Nothing new at first sight, so what's new?
Nothing new at first sight, so what's new?
- Within the framework of Standard Model the Higgs boson is excluded by at least one experiment in the mass range 145-466 GeV, except for a small 288-296 GeV window that probably would also be excluded if ATLAS and CMS results were combined. Furthermore, the Standard Model Higgs heavier than 466 GeV is by far excluded by precision electroweak observables, mostly by the precise measurement of the W and Z boson masses to which Higgs contributes at the quantum level. This leaves 115-145 GeV as the most likely hiding place. That range shrinked only by a few GeV compared to the limits presented at EPS a month ago.
- CMS updated several Higgs search channels with 1.5-1.7 fb-1 of data. ATLAS, on the other hand, updated only the 2 channels which provide most of the steam : H→WW→2l2ν and H→2Z→4l, although throwing in a bit more data than CMS. That is because ATLAS is more dependent on European workforce which in August retreats en masse to the seaside.
- After the EPS conference there was a reasonable hope that an evidence for the Higgs could emerge this summer. The previous LHC results were suggestive of a 140-ish GeV Higgs boson producing a broad excess in the H→WW→2l2ν channel. Now it seems that a 140 GeV Higgs is not preferred by the latest data, even if it's not formally excluded: as Tommaso explains in these two posts, if the Higgs has indeed 140 GeV we would expect a larger excess by now. A lighter Higgs, 115-130 GeV, remains perfectly consistent with the data, in the sense that we would not expect to see it just yet.
- The sample of the "golden-channel" final state with 2 Z bosons decaying to 2 leptons each is growing in size but nothing glitters here. This channel is the leading one for the heavy Higgs, and it retains some sensitivity for intermediate masses above 140 GeV. Unfortunately, the shape of the ZZ invariant mass spectrum that emerges has no significant bumps and nicely follows the background continuum. The di-photon sample, whose sensitivity is approaching the Standard Model cross section for a light Higgs, shows no interesting bumps either (the plot below).
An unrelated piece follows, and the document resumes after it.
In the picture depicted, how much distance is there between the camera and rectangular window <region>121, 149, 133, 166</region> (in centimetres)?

- It is somewhat surprising that the LHC didn't show the combination of 1fb-1 ATLAS and CMS data, contrary to what they promised. Probably they decided it would be confusing as the excess seen in the earlier data is not being confirmed by the newer data. Another hypothesis is that they didn't show it because the plot turned out identical to the one on viXra log ;-)
- One should not forget that the LHC limits refer to the Standard Model Higgs. Beyond the Standard Model the Higgs may have a reduced cross section, larger width, invisible or more pesky decays, and so on. Any of these modifications may invalidate the Standard Model limits and make the search more challenging. For the moment the standard Higgs is the priority but we'll think more seriously about the alternatives in case no evidence is seen in 5fb-1. Furthermore, going beyond the Standard Model, a very heavy Higgs above 450 GeV becomes formally allowed provided some other particles mess up into our precision observables.
- Finally, one can't help but notice that the Higgs, if it exists in the Standard-Model-like avatar, chose its own mass so as to maximize the difficulty of discovering it. If it's a god particle it's Loki rather than Thor.